Simultaneous Equations & Graphs of Polynomials

Simultaneous Equations: One Linear and One Quadratic

This section shows how to solve a system where one equation is linear and the other is quadratic. We solve by setting the two expressions for y equal and then finding x. Finally, we substitute back to get y.

Worked Examples

• Example 1:
  Equations: y = 2x + 3 and y = x² + x + 1
  1. Set 2x + 3 = x² + x + 1. 2. Rearranging gives x² + x + 1 − 2x − 3 = x² − x − 2 = 0. 3. Factor to (x − 2)(x + 1) = 0. 4. So, x = 2 or x = –1. 5. Substitute back: If x = 2, then y = 2×2 + 3 = 7; if x = –1, then y = 2×(–1) + 3 = 1.
• Example 2:
  Equations: y = 3 – x and y = x²
  1. Set 3 – x = x². 2. Rearranging gives x² + x – 3 = 0. 3. Solve using the quadratic formula: x = [–1 ± √(1 + 12)]/2 = [–1 ± √13]/2.
• Example 3:
  Equations: y = x + 2 and y = x² – 2x + 3
  1. Set x + 2 = x² – 2x + 3. 2. Rearranging gives x² – 3x + 1 = 0. 3. Use the quadratic formula: x = [3 ± √(9 − 4)]/2 = [3 ± √5]/2.

**RECORDS PROVIDED:**
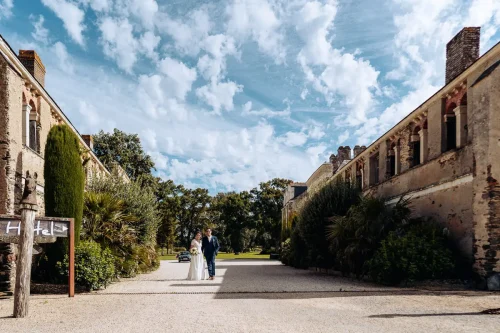 Mariage-au-Manoir-de-la-Jahotiere-74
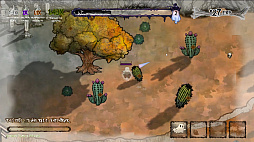 ꡼ No.001 | YOIN: The shadow of dawn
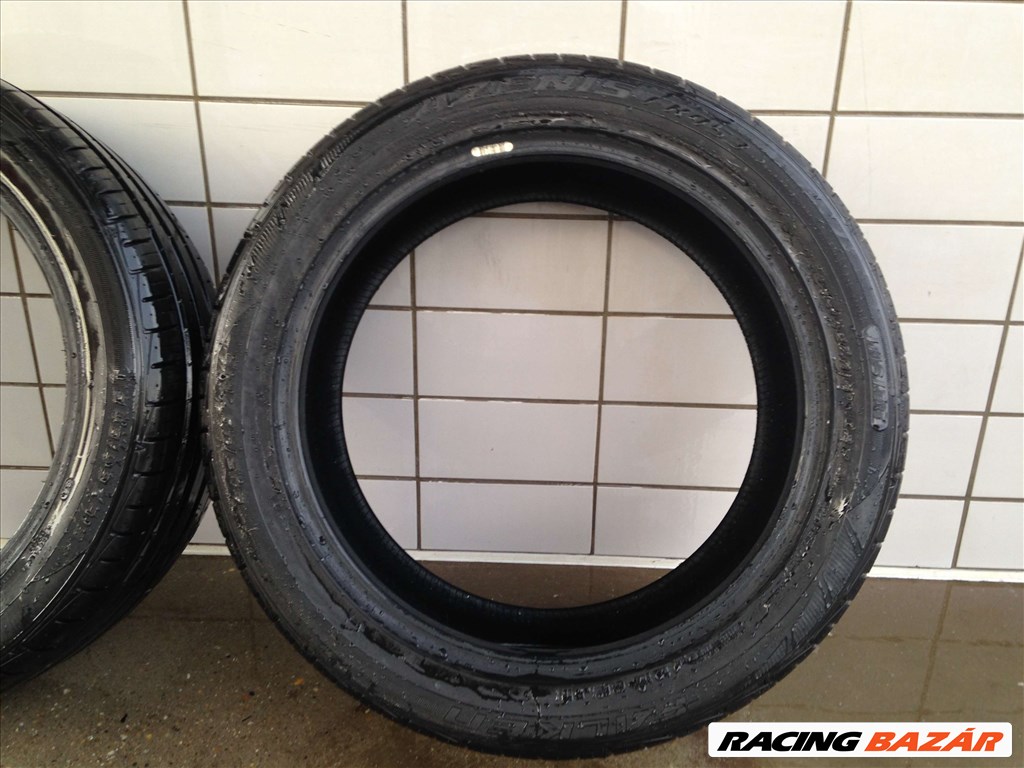 FALKEN AZENIS 19" NYÁRI 245/45R19 GUMIK OLCSÓN!!!! 3. kép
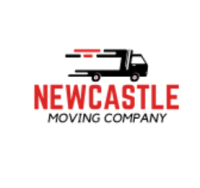 Moving Network Newcastle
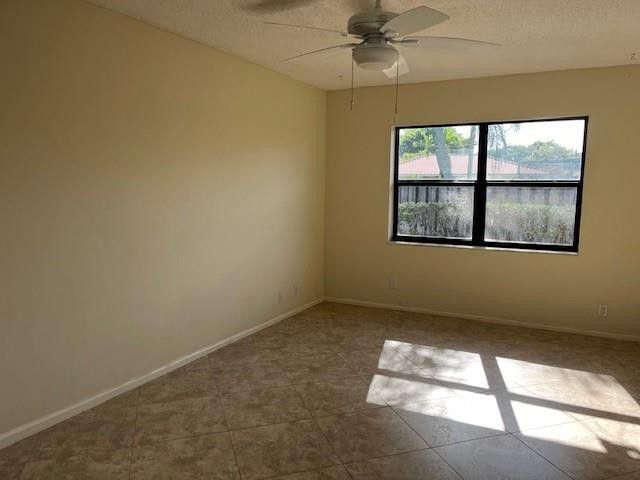 10631 NW 39th Street, Coral Springs, FL 33065 Photo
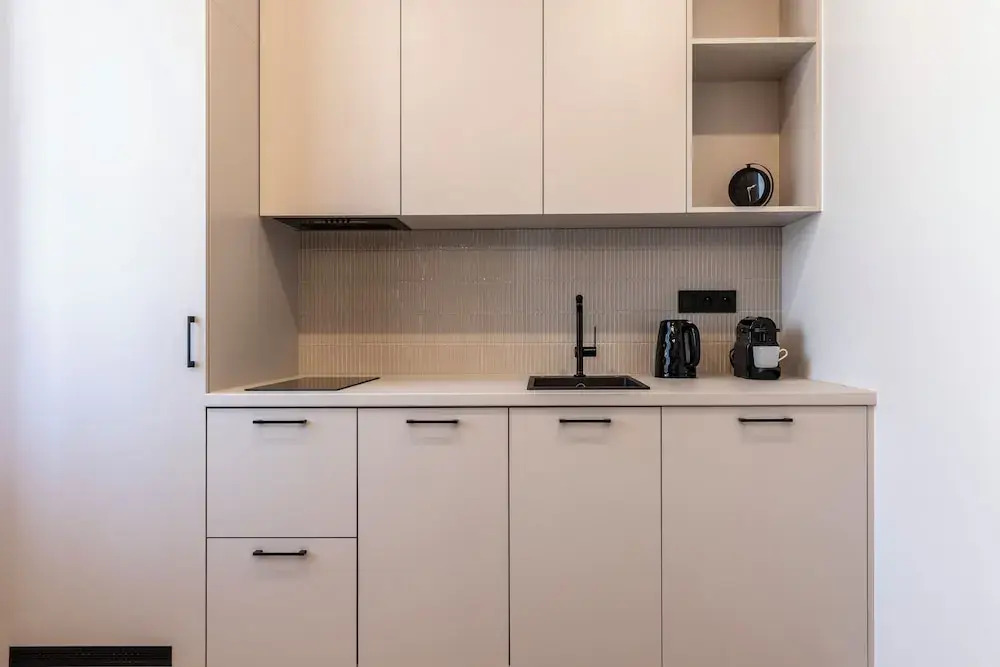 Foto - Dom Pod Kotwicą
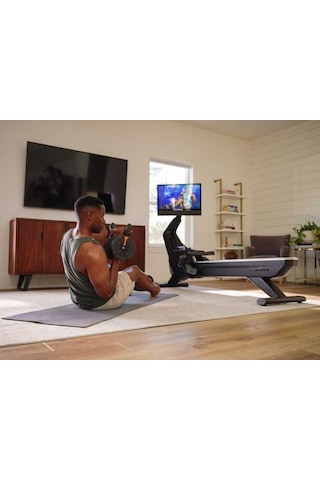 Nordictrack Rw900 Kondisyon Küreği Ntrw19425-ınt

**WORK TASK 1:**
List the linear equations that appear in the worked examples of the simultaneous equations page.
**WORK TASK 2:**
According to the simultaneous equations page, what factored equation does Example 1 produce?
**WORK TASK 3:**
Reproduce the passage of the simultaneous equations page starting at "Simultaneous Equations: One" and ending at "12)]/2 = [–1 ± √13]/2.".
The items are separate material, apart from the simultaneous equations page.

**ANSWER 1:**
y = 2x + 3
y = 3 – x
y = x + 2

**ANSWER 2:**
(x − 2)(x + 1) = 0

**ANSWER 3:**
Simultaneous Equations: One Linear and One Quadratic

This section shows how to solve a system where one equation is linear and the other is quadratic. We solve by setting the two expressions for y equal and then finding x. Finally, we substitute back to get y.

Worked Examples

• Example 1:
  Equations: y = 2x + 3 and y = x² + x + 1
  1. Set 2x + 3 = x² + x + 1. 2. Rearranging gives x² + x + 1 − 2x − 3 = x² − x − 2 = 0. 3. Factor to (x − 2)(x + 1) = 0. 4. So, x = 2 or x = –1. 5. Substitute back: If x = 2, then y = 2×2 + 3 = 7; if x = –1, then y = 2×(–1) + 3 = 1.
• Example 2:
  Equations: y = 3 – x and y = x²
  1. Set 3 – x = x². 2. Rearranging gives x² + x – 3 = 0. 3. Solve using the quadratic formula: x = [–1 ± √(1 + 12)]/2 = [–1 ± √13]/2.